With the possible exception of Britain’s occupation of the Falkland Islands in 1832-3, this event was notable as the sole example of the reassertion of European sovereignty over former colonial territory in the New World. But the experiment was brief. Spanish rule proved to be as incompetent as Dominican and as odious as Haitian. It could be maintained only by force and at great expense; and in 1865 the mother country abandoned her thankless task. Four years later the revived republic signed an annexation treaty with the United States. The United States Senate, however, failed to ratify it, and the Dominican Republic, like Haiti, was left, in conditions which steadily deteriorated, to work out her salvation alone. Side by side, a predominantly black and a predominantly mulatto republic, unable to share their small island in peace, followed a course which was to lead, almost inevitably, to that momentous event in their history—their temporary occupation by the United States.

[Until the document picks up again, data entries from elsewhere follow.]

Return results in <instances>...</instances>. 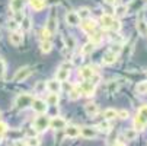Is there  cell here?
<instances>
[{
	"mask_svg": "<svg viewBox=\"0 0 147 146\" xmlns=\"http://www.w3.org/2000/svg\"><path fill=\"white\" fill-rule=\"evenodd\" d=\"M117 117L121 118V120H127L130 117V113L127 110H119V111H117Z\"/></svg>",
	"mask_w": 147,
	"mask_h": 146,
	"instance_id": "obj_39",
	"label": "cell"
},
{
	"mask_svg": "<svg viewBox=\"0 0 147 146\" xmlns=\"http://www.w3.org/2000/svg\"><path fill=\"white\" fill-rule=\"evenodd\" d=\"M13 146H26V143H25L22 139H16V140L13 142Z\"/></svg>",
	"mask_w": 147,
	"mask_h": 146,
	"instance_id": "obj_47",
	"label": "cell"
},
{
	"mask_svg": "<svg viewBox=\"0 0 147 146\" xmlns=\"http://www.w3.org/2000/svg\"><path fill=\"white\" fill-rule=\"evenodd\" d=\"M76 13H77V16H79L80 20H82V19L85 20V19H89V18H90V10H89L88 7H80Z\"/></svg>",
	"mask_w": 147,
	"mask_h": 146,
	"instance_id": "obj_29",
	"label": "cell"
},
{
	"mask_svg": "<svg viewBox=\"0 0 147 146\" xmlns=\"http://www.w3.org/2000/svg\"><path fill=\"white\" fill-rule=\"evenodd\" d=\"M117 58H118V54H117V53H114L112 50H108L107 53L103 54V57H102V63L109 66V65H114V63H115Z\"/></svg>",
	"mask_w": 147,
	"mask_h": 146,
	"instance_id": "obj_10",
	"label": "cell"
},
{
	"mask_svg": "<svg viewBox=\"0 0 147 146\" xmlns=\"http://www.w3.org/2000/svg\"><path fill=\"white\" fill-rule=\"evenodd\" d=\"M66 134H67V137H77V136H80V127L69 126V127H66Z\"/></svg>",
	"mask_w": 147,
	"mask_h": 146,
	"instance_id": "obj_23",
	"label": "cell"
},
{
	"mask_svg": "<svg viewBox=\"0 0 147 146\" xmlns=\"http://www.w3.org/2000/svg\"><path fill=\"white\" fill-rule=\"evenodd\" d=\"M25 143H26V146H39V139L35 136V137H26V140H25Z\"/></svg>",
	"mask_w": 147,
	"mask_h": 146,
	"instance_id": "obj_37",
	"label": "cell"
},
{
	"mask_svg": "<svg viewBox=\"0 0 147 146\" xmlns=\"http://www.w3.org/2000/svg\"><path fill=\"white\" fill-rule=\"evenodd\" d=\"M66 22H67V25H70V26H77V25L80 24V19H79V16H77L76 12H67V15H66Z\"/></svg>",
	"mask_w": 147,
	"mask_h": 146,
	"instance_id": "obj_16",
	"label": "cell"
},
{
	"mask_svg": "<svg viewBox=\"0 0 147 146\" xmlns=\"http://www.w3.org/2000/svg\"><path fill=\"white\" fill-rule=\"evenodd\" d=\"M95 86L96 85H93L92 82H89V80H85L80 85V88H79V91H80V94H83L85 96H92L93 94H95Z\"/></svg>",
	"mask_w": 147,
	"mask_h": 146,
	"instance_id": "obj_8",
	"label": "cell"
},
{
	"mask_svg": "<svg viewBox=\"0 0 147 146\" xmlns=\"http://www.w3.org/2000/svg\"><path fill=\"white\" fill-rule=\"evenodd\" d=\"M111 29L115 31V32H119V31H121V22H119L118 19H114V22H112V25H111Z\"/></svg>",
	"mask_w": 147,
	"mask_h": 146,
	"instance_id": "obj_41",
	"label": "cell"
},
{
	"mask_svg": "<svg viewBox=\"0 0 147 146\" xmlns=\"http://www.w3.org/2000/svg\"><path fill=\"white\" fill-rule=\"evenodd\" d=\"M25 7V0H10V10L12 12H20Z\"/></svg>",
	"mask_w": 147,
	"mask_h": 146,
	"instance_id": "obj_19",
	"label": "cell"
},
{
	"mask_svg": "<svg viewBox=\"0 0 147 146\" xmlns=\"http://www.w3.org/2000/svg\"><path fill=\"white\" fill-rule=\"evenodd\" d=\"M29 5H31V7H32L34 10H36V12L42 10V9L45 7V2H44V0H29Z\"/></svg>",
	"mask_w": 147,
	"mask_h": 146,
	"instance_id": "obj_24",
	"label": "cell"
},
{
	"mask_svg": "<svg viewBox=\"0 0 147 146\" xmlns=\"http://www.w3.org/2000/svg\"><path fill=\"white\" fill-rule=\"evenodd\" d=\"M69 77H70V66H69V65L60 66L58 70H57V73H55V79H57L58 82H64V80H67Z\"/></svg>",
	"mask_w": 147,
	"mask_h": 146,
	"instance_id": "obj_6",
	"label": "cell"
},
{
	"mask_svg": "<svg viewBox=\"0 0 147 146\" xmlns=\"http://www.w3.org/2000/svg\"><path fill=\"white\" fill-rule=\"evenodd\" d=\"M45 88H47V86H45V82H44V80H38L34 89H35L36 94H41V92H44V91H45Z\"/></svg>",
	"mask_w": 147,
	"mask_h": 146,
	"instance_id": "obj_35",
	"label": "cell"
},
{
	"mask_svg": "<svg viewBox=\"0 0 147 146\" xmlns=\"http://www.w3.org/2000/svg\"><path fill=\"white\" fill-rule=\"evenodd\" d=\"M20 26H22V31H29L32 28V20L29 16H25L22 19V22H20Z\"/></svg>",
	"mask_w": 147,
	"mask_h": 146,
	"instance_id": "obj_31",
	"label": "cell"
},
{
	"mask_svg": "<svg viewBox=\"0 0 147 146\" xmlns=\"http://www.w3.org/2000/svg\"><path fill=\"white\" fill-rule=\"evenodd\" d=\"M93 48H95V45L90 43V41H89V43H86L85 45L82 47V56H88V54H90V53L93 51Z\"/></svg>",
	"mask_w": 147,
	"mask_h": 146,
	"instance_id": "obj_32",
	"label": "cell"
},
{
	"mask_svg": "<svg viewBox=\"0 0 147 146\" xmlns=\"http://www.w3.org/2000/svg\"><path fill=\"white\" fill-rule=\"evenodd\" d=\"M118 89V85L115 82H109V88H108V91L109 92H114V91H117Z\"/></svg>",
	"mask_w": 147,
	"mask_h": 146,
	"instance_id": "obj_46",
	"label": "cell"
},
{
	"mask_svg": "<svg viewBox=\"0 0 147 146\" xmlns=\"http://www.w3.org/2000/svg\"><path fill=\"white\" fill-rule=\"evenodd\" d=\"M45 29L53 35V34H55L57 32V29H58V20H57V16H55V13L54 12H51V15L48 16V19H47V24H45Z\"/></svg>",
	"mask_w": 147,
	"mask_h": 146,
	"instance_id": "obj_5",
	"label": "cell"
},
{
	"mask_svg": "<svg viewBox=\"0 0 147 146\" xmlns=\"http://www.w3.org/2000/svg\"><path fill=\"white\" fill-rule=\"evenodd\" d=\"M114 146H125V145H124V143H122V142H117V143H115V145H114Z\"/></svg>",
	"mask_w": 147,
	"mask_h": 146,
	"instance_id": "obj_50",
	"label": "cell"
},
{
	"mask_svg": "<svg viewBox=\"0 0 147 146\" xmlns=\"http://www.w3.org/2000/svg\"><path fill=\"white\" fill-rule=\"evenodd\" d=\"M66 47L67 48H70V50H74L76 48V39L73 38V37H66Z\"/></svg>",
	"mask_w": 147,
	"mask_h": 146,
	"instance_id": "obj_36",
	"label": "cell"
},
{
	"mask_svg": "<svg viewBox=\"0 0 147 146\" xmlns=\"http://www.w3.org/2000/svg\"><path fill=\"white\" fill-rule=\"evenodd\" d=\"M136 91L137 94H147V82H138L137 86H136Z\"/></svg>",
	"mask_w": 147,
	"mask_h": 146,
	"instance_id": "obj_33",
	"label": "cell"
},
{
	"mask_svg": "<svg viewBox=\"0 0 147 146\" xmlns=\"http://www.w3.org/2000/svg\"><path fill=\"white\" fill-rule=\"evenodd\" d=\"M146 75H147V70H146Z\"/></svg>",
	"mask_w": 147,
	"mask_h": 146,
	"instance_id": "obj_52",
	"label": "cell"
},
{
	"mask_svg": "<svg viewBox=\"0 0 147 146\" xmlns=\"http://www.w3.org/2000/svg\"><path fill=\"white\" fill-rule=\"evenodd\" d=\"M45 102H47V105L57 107V105H58V102H60V96H58V94H55V92H51V94L47 96Z\"/></svg>",
	"mask_w": 147,
	"mask_h": 146,
	"instance_id": "obj_21",
	"label": "cell"
},
{
	"mask_svg": "<svg viewBox=\"0 0 147 146\" xmlns=\"http://www.w3.org/2000/svg\"><path fill=\"white\" fill-rule=\"evenodd\" d=\"M9 39H10V43H12L15 47H18V45H20V44L24 43V35H22V32L12 31L10 35H9Z\"/></svg>",
	"mask_w": 147,
	"mask_h": 146,
	"instance_id": "obj_12",
	"label": "cell"
},
{
	"mask_svg": "<svg viewBox=\"0 0 147 146\" xmlns=\"http://www.w3.org/2000/svg\"><path fill=\"white\" fill-rule=\"evenodd\" d=\"M107 5H109V6H115L117 3H118V0H103Z\"/></svg>",
	"mask_w": 147,
	"mask_h": 146,
	"instance_id": "obj_49",
	"label": "cell"
},
{
	"mask_svg": "<svg viewBox=\"0 0 147 146\" xmlns=\"http://www.w3.org/2000/svg\"><path fill=\"white\" fill-rule=\"evenodd\" d=\"M137 31H138L140 35H146V32H147V24H146V20H144L143 12H141L140 16L137 18Z\"/></svg>",
	"mask_w": 147,
	"mask_h": 146,
	"instance_id": "obj_15",
	"label": "cell"
},
{
	"mask_svg": "<svg viewBox=\"0 0 147 146\" xmlns=\"http://www.w3.org/2000/svg\"><path fill=\"white\" fill-rule=\"evenodd\" d=\"M99 22H100V26L105 28V29H111V25L114 22V16L108 15V13H103L99 19Z\"/></svg>",
	"mask_w": 147,
	"mask_h": 146,
	"instance_id": "obj_13",
	"label": "cell"
},
{
	"mask_svg": "<svg viewBox=\"0 0 147 146\" xmlns=\"http://www.w3.org/2000/svg\"><path fill=\"white\" fill-rule=\"evenodd\" d=\"M34 101V96L31 94H19L15 99V108L18 110H24L26 107H29Z\"/></svg>",
	"mask_w": 147,
	"mask_h": 146,
	"instance_id": "obj_1",
	"label": "cell"
},
{
	"mask_svg": "<svg viewBox=\"0 0 147 146\" xmlns=\"http://www.w3.org/2000/svg\"><path fill=\"white\" fill-rule=\"evenodd\" d=\"M31 73H32V69L29 66H24V67H20V69L16 70V73H15L12 80L13 82H24V80H26L31 76Z\"/></svg>",
	"mask_w": 147,
	"mask_h": 146,
	"instance_id": "obj_3",
	"label": "cell"
},
{
	"mask_svg": "<svg viewBox=\"0 0 147 146\" xmlns=\"http://www.w3.org/2000/svg\"><path fill=\"white\" fill-rule=\"evenodd\" d=\"M96 29V22L93 19H85V22L82 24V31L86 32V34H90Z\"/></svg>",
	"mask_w": 147,
	"mask_h": 146,
	"instance_id": "obj_14",
	"label": "cell"
},
{
	"mask_svg": "<svg viewBox=\"0 0 147 146\" xmlns=\"http://www.w3.org/2000/svg\"><path fill=\"white\" fill-rule=\"evenodd\" d=\"M98 132H105V133H108L109 130H111V123L108 121V120H103V121H100L98 126L95 127Z\"/></svg>",
	"mask_w": 147,
	"mask_h": 146,
	"instance_id": "obj_25",
	"label": "cell"
},
{
	"mask_svg": "<svg viewBox=\"0 0 147 146\" xmlns=\"http://www.w3.org/2000/svg\"><path fill=\"white\" fill-rule=\"evenodd\" d=\"M13 13H15V19H13V20H16L18 24L22 22V19L25 18V15L22 13V10H20V12H13Z\"/></svg>",
	"mask_w": 147,
	"mask_h": 146,
	"instance_id": "obj_42",
	"label": "cell"
},
{
	"mask_svg": "<svg viewBox=\"0 0 147 146\" xmlns=\"http://www.w3.org/2000/svg\"><path fill=\"white\" fill-rule=\"evenodd\" d=\"M114 118H117V110H114V108H107V110L103 111V120L111 121V120H114Z\"/></svg>",
	"mask_w": 147,
	"mask_h": 146,
	"instance_id": "obj_27",
	"label": "cell"
},
{
	"mask_svg": "<svg viewBox=\"0 0 147 146\" xmlns=\"http://www.w3.org/2000/svg\"><path fill=\"white\" fill-rule=\"evenodd\" d=\"M7 124L5 123V121H0V134H5L6 132H7Z\"/></svg>",
	"mask_w": 147,
	"mask_h": 146,
	"instance_id": "obj_43",
	"label": "cell"
},
{
	"mask_svg": "<svg viewBox=\"0 0 147 146\" xmlns=\"http://www.w3.org/2000/svg\"><path fill=\"white\" fill-rule=\"evenodd\" d=\"M80 134L85 137V139H95L98 136V130L95 127H89V126H85L80 129Z\"/></svg>",
	"mask_w": 147,
	"mask_h": 146,
	"instance_id": "obj_11",
	"label": "cell"
},
{
	"mask_svg": "<svg viewBox=\"0 0 147 146\" xmlns=\"http://www.w3.org/2000/svg\"><path fill=\"white\" fill-rule=\"evenodd\" d=\"M51 50H53V43L50 39H42V43H41V51L44 54H48Z\"/></svg>",
	"mask_w": 147,
	"mask_h": 146,
	"instance_id": "obj_26",
	"label": "cell"
},
{
	"mask_svg": "<svg viewBox=\"0 0 147 146\" xmlns=\"http://www.w3.org/2000/svg\"><path fill=\"white\" fill-rule=\"evenodd\" d=\"M85 111H86L88 115L95 117L99 113V107H98V104H95V102H88L86 105H85Z\"/></svg>",
	"mask_w": 147,
	"mask_h": 146,
	"instance_id": "obj_18",
	"label": "cell"
},
{
	"mask_svg": "<svg viewBox=\"0 0 147 146\" xmlns=\"http://www.w3.org/2000/svg\"><path fill=\"white\" fill-rule=\"evenodd\" d=\"M2 140H3V134H0V143H2Z\"/></svg>",
	"mask_w": 147,
	"mask_h": 146,
	"instance_id": "obj_51",
	"label": "cell"
},
{
	"mask_svg": "<svg viewBox=\"0 0 147 146\" xmlns=\"http://www.w3.org/2000/svg\"><path fill=\"white\" fill-rule=\"evenodd\" d=\"M137 114H138L140 117H143V118L147 121V104H144V105H141V107L138 108Z\"/></svg>",
	"mask_w": 147,
	"mask_h": 146,
	"instance_id": "obj_38",
	"label": "cell"
},
{
	"mask_svg": "<svg viewBox=\"0 0 147 146\" xmlns=\"http://www.w3.org/2000/svg\"><path fill=\"white\" fill-rule=\"evenodd\" d=\"M31 107H32V110H34L35 113H38V114H45L47 110H48L47 102H45L44 99H39V98H34Z\"/></svg>",
	"mask_w": 147,
	"mask_h": 146,
	"instance_id": "obj_4",
	"label": "cell"
},
{
	"mask_svg": "<svg viewBox=\"0 0 147 146\" xmlns=\"http://www.w3.org/2000/svg\"><path fill=\"white\" fill-rule=\"evenodd\" d=\"M95 75V70L92 66H85V67H80L79 69V76L83 80H90V77Z\"/></svg>",
	"mask_w": 147,
	"mask_h": 146,
	"instance_id": "obj_9",
	"label": "cell"
},
{
	"mask_svg": "<svg viewBox=\"0 0 147 146\" xmlns=\"http://www.w3.org/2000/svg\"><path fill=\"white\" fill-rule=\"evenodd\" d=\"M6 75V63L3 58H0V79H3Z\"/></svg>",
	"mask_w": 147,
	"mask_h": 146,
	"instance_id": "obj_40",
	"label": "cell"
},
{
	"mask_svg": "<svg viewBox=\"0 0 147 146\" xmlns=\"http://www.w3.org/2000/svg\"><path fill=\"white\" fill-rule=\"evenodd\" d=\"M89 39H90V43L93 44V45H96V44H100V41H102V35L99 34V32H90L89 34Z\"/></svg>",
	"mask_w": 147,
	"mask_h": 146,
	"instance_id": "obj_30",
	"label": "cell"
},
{
	"mask_svg": "<svg viewBox=\"0 0 147 146\" xmlns=\"http://www.w3.org/2000/svg\"><path fill=\"white\" fill-rule=\"evenodd\" d=\"M36 133H38V132H36L35 129H28V130H26V137H35Z\"/></svg>",
	"mask_w": 147,
	"mask_h": 146,
	"instance_id": "obj_45",
	"label": "cell"
},
{
	"mask_svg": "<svg viewBox=\"0 0 147 146\" xmlns=\"http://www.w3.org/2000/svg\"><path fill=\"white\" fill-rule=\"evenodd\" d=\"M146 126H147V121H146L143 117H140V115L137 114L136 118H134V129H136L137 132H141V130H144Z\"/></svg>",
	"mask_w": 147,
	"mask_h": 146,
	"instance_id": "obj_20",
	"label": "cell"
},
{
	"mask_svg": "<svg viewBox=\"0 0 147 146\" xmlns=\"http://www.w3.org/2000/svg\"><path fill=\"white\" fill-rule=\"evenodd\" d=\"M44 2H45V6H55L61 2V0H44Z\"/></svg>",
	"mask_w": 147,
	"mask_h": 146,
	"instance_id": "obj_44",
	"label": "cell"
},
{
	"mask_svg": "<svg viewBox=\"0 0 147 146\" xmlns=\"http://www.w3.org/2000/svg\"><path fill=\"white\" fill-rule=\"evenodd\" d=\"M124 136H125V139H127V140H136L138 137V132L136 129H127V130L124 132Z\"/></svg>",
	"mask_w": 147,
	"mask_h": 146,
	"instance_id": "obj_28",
	"label": "cell"
},
{
	"mask_svg": "<svg viewBox=\"0 0 147 146\" xmlns=\"http://www.w3.org/2000/svg\"><path fill=\"white\" fill-rule=\"evenodd\" d=\"M128 13V7L125 5H115V16L117 18H124Z\"/></svg>",
	"mask_w": 147,
	"mask_h": 146,
	"instance_id": "obj_22",
	"label": "cell"
},
{
	"mask_svg": "<svg viewBox=\"0 0 147 146\" xmlns=\"http://www.w3.org/2000/svg\"><path fill=\"white\" fill-rule=\"evenodd\" d=\"M50 127L54 130H63L67 127V121L63 117H53L50 118Z\"/></svg>",
	"mask_w": 147,
	"mask_h": 146,
	"instance_id": "obj_7",
	"label": "cell"
},
{
	"mask_svg": "<svg viewBox=\"0 0 147 146\" xmlns=\"http://www.w3.org/2000/svg\"><path fill=\"white\" fill-rule=\"evenodd\" d=\"M50 127V118L45 114H39L34 121V129L36 132H45Z\"/></svg>",
	"mask_w": 147,
	"mask_h": 146,
	"instance_id": "obj_2",
	"label": "cell"
},
{
	"mask_svg": "<svg viewBox=\"0 0 147 146\" xmlns=\"http://www.w3.org/2000/svg\"><path fill=\"white\" fill-rule=\"evenodd\" d=\"M146 35H147V32H146Z\"/></svg>",
	"mask_w": 147,
	"mask_h": 146,
	"instance_id": "obj_53",
	"label": "cell"
},
{
	"mask_svg": "<svg viewBox=\"0 0 147 146\" xmlns=\"http://www.w3.org/2000/svg\"><path fill=\"white\" fill-rule=\"evenodd\" d=\"M47 89L50 91V92H55V94H58L60 91H61V82H58L57 79H51V80H48L47 82Z\"/></svg>",
	"mask_w": 147,
	"mask_h": 146,
	"instance_id": "obj_17",
	"label": "cell"
},
{
	"mask_svg": "<svg viewBox=\"0 0 147 146\" xmlns=\"http://www.w3.org/2000/svg\"><path fill=\"white\" fill-rule=\"evenodd\" d=\"M80 95H82L80 91H79L77 88H73V89L69 92V99H70V101H77V99L80 98Z\"/></svg>",
	"mask_w": 147,
	"mask_h": 146,
	"instance_id": "obj_34",
	"label": "cell"
},
{
	"mask_svg": "<svg viewBox=\"0 0 147 146\" xmlns=\"http://www.w3.org/2000/svg\"><path fill=\"white\" fill-rule=\"evenodd\" d=\"M18 25H19V24L16 22V20H13V19H12L10 22H9V28H10V29H13V31H15V29L18 28Z\"/></svg>",
	"mask_w": 147,
	"mask_h": 146,
	"instance_id": "obj_48",
	"label": "cell"
}]
</instances>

‘Many tyrants will arise upon my tomb’, wrote Bolivar in 1826; and the prophecy was fulfilled. Caudillismo, the rule of the military chieftain, the strong man, the local leader, was a phenomenon common to all the Latin American states. More than the praetorian legacy of the revolutionary wars, it was deeply rooted in the structure, the character, and the traditions of Spanish American society. In vain the architects of a new order had attempted to establish a rational pattern of freedom in constitutions which, too often, borrowed eclectically from abroad, and conformed too rarely to political and social realities at home. The constitutionalists were ‘swept away before the winds of personalism’. Authority revived, not in the impersonal state, but in the person of the caudillo. And for half a century after the close of the wars of independence most of the new states of Latin America—Brazil and Chile were the chief exceptions— were scourged, now by tyranny, now by anarchy. Few peoples had set out upon a career of independent nationhood with such initial disabilities. Nowhere did the reconciliation of freedom with order prove more difficult to achieve.

Yet, even in those countries whose political, social and economic development was most retarded, time did not stand still, nor were men’s minds inactive. The temper of politics slowly changed; the cruder forms of military despotism began to vanish, civilian oligarchies took control and a new type of presidential autocrat arose. And though ‘the twilight of the caudillos’ lasted long, in the decade of the ’seventies the states of Latin America stood upon the threshold of a new age, in which the distinctions between them became more marked, and in which the rise of Argentina and Mexico was at last to emulate the earlier but continuing rise of Chile and Brazil. The mounting figures of trade, investment and immigration told their own tale. For fifty years Latin America had been open to the trade of the world. Yet the flow of European capital investment, after the first flush of excitement in the ’twenties, had been generally held back, and the immigrant stream from the Old World to the New had set, not to the southern, but to the northern hemisphere. But already in the ’fifties and ’sixties there were signs of change, and by 1876 the amount of British capital alone invested in Latin America amounted to nearly one hundred and eighty million pounds sterling. It was to reach nearly one thousand millions in 1913. And with a migration of people as well as of capital, a quickening of economic activity, and a greater political stability, a new chapter in the economic and political history of Latin America began, and a chapter, also, closely related to the economic history both of England and Europe.